The room fell silent. A wave of tension swept over everyone.

This was not an ordinary name.

This was Leah, the teenage Christian girl who refused to renounce her Christian faith after being kidnapped by Boko Haram.

This wasn’t IPOB fighting for secession in the South-East.

This wasn’t some group of yahoo boys.

This wasn’t everyday kidnapping.

This was Boko Haram. Men who kill without mercy.

They told her “Just say La ilaha illallah and we will free you with your schoolmates.”

She answered, “I will not.”

They begged, threatened, terrorized, “We’ll let you return to your mother. To your father. Your brothers and sisters. Your entire community will rejoice. Just denounce Jesus.”

She whispered back, “I will not denounce Jesus.”

They raised the stakes “We rape. We torture. We kill. We are Boko Haram. We will marry you off. We will pass you around.”

And right there, in their camp, a teenage girl began to sing, “I love Jesus… He’s my friend… I’ll never leave Him.”

The camp roared, “Allahu akbar!”

Their leader stepped forward and declared, “Release the other girls. Leave her behind.”

And so Leah stayed… alone.

One commander after another came forward to claim her.

She was still just 14.

A girl with dreams the dreams of being a doctor, a lawyer, an engineer, a broadcaster were shattered in a moment.

She bore her first child.

Then the second.

Her “husband,” a terrorist commander, was eventually killed.

Leah became a widow in the most tragic way a child can.

She was sold again. Another commander. Another child.

And then the updates stopped.

Silence.

A disappearance.

Back at the ceremony, as her mother’s name was read, I flipped through my folder and realized her name had been deliberately omitted for security reasons. Yet she had been called forward. The air was thick with emotion.

The presenter said “We give this award not because we accept what happened to her daughter, but because we are proud that she raised a child who has become a global icon. The world honours the daughter she brought into this world.”

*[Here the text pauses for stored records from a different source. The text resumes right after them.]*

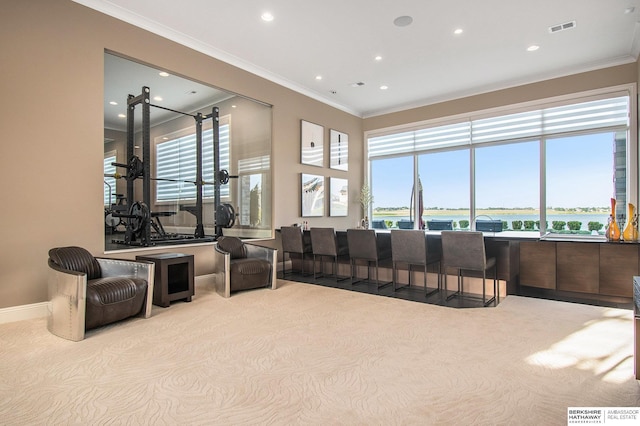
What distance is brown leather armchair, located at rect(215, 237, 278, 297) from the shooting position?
482cm

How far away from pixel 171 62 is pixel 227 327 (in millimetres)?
3792

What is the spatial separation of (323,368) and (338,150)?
615 centimetres

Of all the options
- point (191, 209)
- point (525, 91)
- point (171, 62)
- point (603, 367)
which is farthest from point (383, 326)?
point (525, 91)

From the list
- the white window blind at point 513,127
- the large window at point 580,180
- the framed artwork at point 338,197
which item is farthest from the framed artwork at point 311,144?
the large window at point 580,180

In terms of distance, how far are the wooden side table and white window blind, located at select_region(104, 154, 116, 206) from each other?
925 mm

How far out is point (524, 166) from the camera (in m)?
6.88

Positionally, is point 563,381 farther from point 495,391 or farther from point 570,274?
point 570,274

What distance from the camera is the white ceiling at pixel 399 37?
436 centimetres

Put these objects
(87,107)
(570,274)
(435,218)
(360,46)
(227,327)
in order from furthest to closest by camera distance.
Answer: (435,218) < (360,46) < (570,274) < (87,107) < (227,327)

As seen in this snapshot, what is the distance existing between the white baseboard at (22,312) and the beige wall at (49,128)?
0.05 metres

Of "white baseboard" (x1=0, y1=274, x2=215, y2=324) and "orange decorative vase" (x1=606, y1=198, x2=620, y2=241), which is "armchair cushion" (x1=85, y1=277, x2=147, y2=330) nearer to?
"white baseboard" (x1=0, y1=274, x2=215, y2=324)

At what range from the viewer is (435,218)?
26.1ft

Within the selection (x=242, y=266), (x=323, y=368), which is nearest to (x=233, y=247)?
(x=242, y=266)

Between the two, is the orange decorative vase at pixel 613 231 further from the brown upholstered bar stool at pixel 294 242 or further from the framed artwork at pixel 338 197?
the framed artwork at pixel 338 197
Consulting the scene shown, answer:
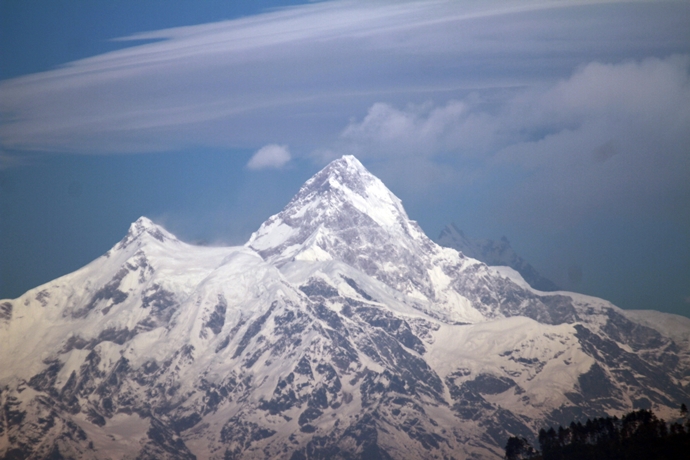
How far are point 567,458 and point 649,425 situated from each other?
567 inches

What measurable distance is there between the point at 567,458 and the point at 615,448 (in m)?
8.24

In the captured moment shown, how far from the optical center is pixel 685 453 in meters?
177

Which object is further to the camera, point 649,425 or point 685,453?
point 649,425

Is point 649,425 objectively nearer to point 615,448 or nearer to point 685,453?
point 615,448

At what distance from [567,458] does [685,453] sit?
85.0ft

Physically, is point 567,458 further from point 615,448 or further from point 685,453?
point 685,453

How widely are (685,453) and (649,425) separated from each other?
70.6 feet

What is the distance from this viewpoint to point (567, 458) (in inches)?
7840

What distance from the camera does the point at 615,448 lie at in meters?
196

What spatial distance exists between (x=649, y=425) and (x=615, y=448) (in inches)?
307

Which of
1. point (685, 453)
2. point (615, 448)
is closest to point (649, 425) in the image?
point (615, 448)

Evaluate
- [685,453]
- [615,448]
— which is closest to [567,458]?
[615,448]

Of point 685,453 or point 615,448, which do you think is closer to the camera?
point 685,453
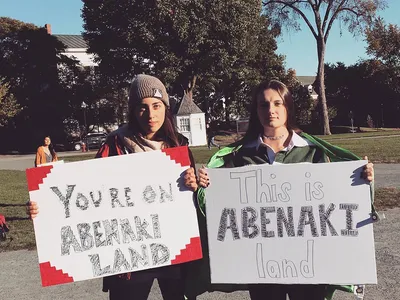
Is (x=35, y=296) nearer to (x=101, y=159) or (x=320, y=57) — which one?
(x=101, y=159)

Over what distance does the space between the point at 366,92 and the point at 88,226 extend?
151ft

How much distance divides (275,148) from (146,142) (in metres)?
0.85

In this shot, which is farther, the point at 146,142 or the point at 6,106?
the point at 6,106

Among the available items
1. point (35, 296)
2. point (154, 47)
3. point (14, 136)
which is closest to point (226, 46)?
point (154, 47)

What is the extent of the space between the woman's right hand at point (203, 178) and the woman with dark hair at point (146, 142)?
0.05m

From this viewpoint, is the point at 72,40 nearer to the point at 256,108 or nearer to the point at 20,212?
the point at 20,212

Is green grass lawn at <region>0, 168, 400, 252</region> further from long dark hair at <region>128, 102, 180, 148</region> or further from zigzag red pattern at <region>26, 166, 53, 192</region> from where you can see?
long dark hair at <region>128, 102, 180, 148</region>

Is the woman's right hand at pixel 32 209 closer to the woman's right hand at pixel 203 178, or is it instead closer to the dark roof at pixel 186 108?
the woman's right hand at pixel 203 178

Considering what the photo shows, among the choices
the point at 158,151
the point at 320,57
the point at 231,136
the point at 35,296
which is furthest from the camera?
the point at 231,136

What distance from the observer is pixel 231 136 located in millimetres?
42625

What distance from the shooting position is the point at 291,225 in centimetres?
283

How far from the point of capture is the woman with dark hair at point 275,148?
111 inches

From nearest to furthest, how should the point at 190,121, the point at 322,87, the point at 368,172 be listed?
1. the point at 368,172
2. the point at 322,87
3. the point at 190,121

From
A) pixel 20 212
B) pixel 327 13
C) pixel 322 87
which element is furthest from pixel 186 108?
pixel 20 212
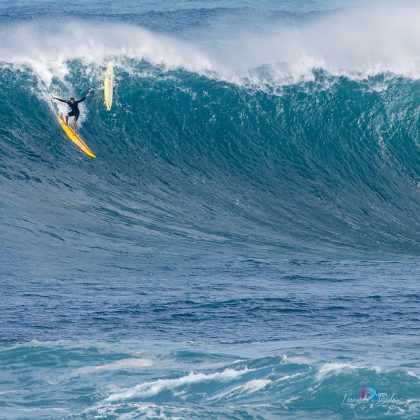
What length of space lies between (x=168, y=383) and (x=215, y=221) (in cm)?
980

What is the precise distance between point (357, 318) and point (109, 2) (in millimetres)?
37222

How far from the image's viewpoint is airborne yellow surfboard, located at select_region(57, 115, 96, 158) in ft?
91.5

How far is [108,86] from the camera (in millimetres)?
30250

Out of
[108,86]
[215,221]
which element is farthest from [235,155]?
[108,86]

And this was more than an award.

It was the launch of a new fund. A scholarship initiative for 1,000 children in IDP camps across Northern Nigeria. From secondary school to tertiary education. The goal? That ten years from now, those same children return and rebuild the communities destroyed by terror.

Former President Jonathan built Almajiri schools.

Where are they today?

You had a chance to take millions of children off the streets. Children who could have become doctors, lawyers, pilots, leaders. But they were left to roam. To beg. To be used, abused, and exploited, even by paedophiles.

Think about it: You are educated. Did you really believe a child born, weened, and abandoned on the streets could never be recruited for jihad?

You left them to rot. And now their anger, trauma, and pain are turning into fire. Today it is “the infidels.” Tomorrow it is you. Or your child. Or your community. We are all becoming victims.

But guess what? In 20 years’ time, the orphans will be wiser, and no counsel of Ahithophel shall prevail!